• Brief 1:
Using the text passage on the South Carolina Negro Act, answer each question briefly:
(a) How many original questions does the drill contain?
(b) Which rebellion did the colonial legislature's act follow?
(c) What sum did a person forfeit for each offense of teaching a slave to write?
• Brief 2: Quote the rows verbatim, from the line containing "Considering what is" through the end of the rows.

• Text passage:
==*==

AP African American Studies: Resistance and Revolt: Stono, Haiti, and the United States (Drill 11) is a Multiple Choice practice drill covering Unit 2: Freedom, Enslavement, and Resistance. It contains 5 original questions created by Brian Stewart, a Barron's test prep author with over 20 years of tutoring experience.

Practice AP African American Studies exam questions on the Stono Rebellion, the Haitian Revolution, and US slave revolts led by Nat Turner, Denmark Vesey, and Gabriel Prosser. Build AP exam prep skills on Unit 2 resistance and resilience themes.

Passage

The following is an excerpt from the South Carolina Negro Act of 1740, passed by the colonial legislature following the Stono Rebellion of 1739.

“Whereas, the members of the General Assembly are deterred by too many fatal instances, of the insolence and cruelty of the negroes… Be it therefore enacted, That no slave shall be permitted to go or travel beyond the limits of the plantation or settlement to which such slave belongs, without a letter or ticket… And be it further enacted, That all and every person and persons whatsoever, who shall teach or cause any slave or slaves to be taught to write, or shall use or employ any slave as a scribe in any manner of writing whatsoever… every such person and persons shall, for every such offense, forfeit the sum of one hundred pounds current money.”

South Carolina Negro Act of 1740 (excerpted)

Questions & Explanations

Question 1. The South Carolina Negro Act of 1740 was passed in direct response to which of the following?

==*==

• The input:
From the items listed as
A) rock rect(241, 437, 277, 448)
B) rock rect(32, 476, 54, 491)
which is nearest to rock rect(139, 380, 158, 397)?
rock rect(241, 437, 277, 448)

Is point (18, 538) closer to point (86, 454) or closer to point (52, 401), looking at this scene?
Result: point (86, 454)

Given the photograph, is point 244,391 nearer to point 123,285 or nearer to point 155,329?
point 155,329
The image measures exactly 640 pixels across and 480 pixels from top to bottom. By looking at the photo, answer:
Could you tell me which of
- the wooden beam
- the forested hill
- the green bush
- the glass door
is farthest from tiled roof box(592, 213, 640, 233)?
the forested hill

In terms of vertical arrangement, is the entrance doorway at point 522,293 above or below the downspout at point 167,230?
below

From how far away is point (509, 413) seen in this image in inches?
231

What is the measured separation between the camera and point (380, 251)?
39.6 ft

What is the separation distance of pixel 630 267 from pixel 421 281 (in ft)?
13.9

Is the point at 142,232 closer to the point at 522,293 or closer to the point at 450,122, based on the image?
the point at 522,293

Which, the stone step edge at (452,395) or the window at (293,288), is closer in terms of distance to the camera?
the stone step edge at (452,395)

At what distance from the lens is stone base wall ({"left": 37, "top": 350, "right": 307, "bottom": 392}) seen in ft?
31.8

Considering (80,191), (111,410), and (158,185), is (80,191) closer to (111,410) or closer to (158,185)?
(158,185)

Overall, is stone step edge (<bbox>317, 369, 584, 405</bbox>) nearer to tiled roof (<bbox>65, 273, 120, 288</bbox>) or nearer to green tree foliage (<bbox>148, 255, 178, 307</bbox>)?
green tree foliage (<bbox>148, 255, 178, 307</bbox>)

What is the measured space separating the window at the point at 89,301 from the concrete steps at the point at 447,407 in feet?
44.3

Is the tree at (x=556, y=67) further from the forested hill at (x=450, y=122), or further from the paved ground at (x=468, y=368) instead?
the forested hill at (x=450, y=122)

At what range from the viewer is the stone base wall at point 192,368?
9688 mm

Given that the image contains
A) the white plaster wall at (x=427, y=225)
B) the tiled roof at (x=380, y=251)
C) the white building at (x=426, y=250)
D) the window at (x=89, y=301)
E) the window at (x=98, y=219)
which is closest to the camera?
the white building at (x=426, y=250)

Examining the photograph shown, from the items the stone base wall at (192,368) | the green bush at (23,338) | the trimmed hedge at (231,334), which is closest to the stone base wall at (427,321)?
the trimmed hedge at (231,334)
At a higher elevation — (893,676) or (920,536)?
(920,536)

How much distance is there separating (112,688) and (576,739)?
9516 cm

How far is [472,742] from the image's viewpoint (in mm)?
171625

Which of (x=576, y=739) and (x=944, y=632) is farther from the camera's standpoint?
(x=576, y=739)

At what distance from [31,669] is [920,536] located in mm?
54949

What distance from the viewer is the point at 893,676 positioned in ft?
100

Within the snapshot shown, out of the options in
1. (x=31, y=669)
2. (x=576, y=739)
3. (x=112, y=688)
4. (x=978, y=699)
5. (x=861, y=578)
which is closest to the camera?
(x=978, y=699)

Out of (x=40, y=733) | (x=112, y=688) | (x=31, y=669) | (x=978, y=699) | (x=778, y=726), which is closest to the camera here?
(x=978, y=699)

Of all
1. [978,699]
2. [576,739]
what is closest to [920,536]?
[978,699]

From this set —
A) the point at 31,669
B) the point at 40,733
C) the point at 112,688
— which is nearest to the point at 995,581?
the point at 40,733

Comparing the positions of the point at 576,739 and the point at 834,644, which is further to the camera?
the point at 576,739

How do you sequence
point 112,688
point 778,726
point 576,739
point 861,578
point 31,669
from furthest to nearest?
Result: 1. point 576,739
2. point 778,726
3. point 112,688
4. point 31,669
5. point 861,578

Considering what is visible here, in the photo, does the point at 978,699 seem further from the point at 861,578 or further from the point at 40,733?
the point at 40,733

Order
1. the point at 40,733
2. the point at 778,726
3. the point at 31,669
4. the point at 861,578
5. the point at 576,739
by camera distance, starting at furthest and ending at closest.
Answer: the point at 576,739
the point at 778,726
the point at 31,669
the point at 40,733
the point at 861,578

==*==

• Exercise answer 1:
(a) 5
(b) The Stono Rebellion of 1739
(c) One hundred pounds current money

• Exercise answer 2:
Considering what is visible here, in the photo, does the point at 978,699 seem further from the point at 861,578 or further from the point at 40,733?
the point at 40,733

Order
1. the point at 40,733
2. the point at 778,726
3. the point at 31,669
4. the point at 861,578
5. the point at 576,739
by camera distance, starting at furthest and ending at closest.
Answer: the point at 576,739
the point at 778,726
the point at 31,669
the point at 40,733
the point at 861,578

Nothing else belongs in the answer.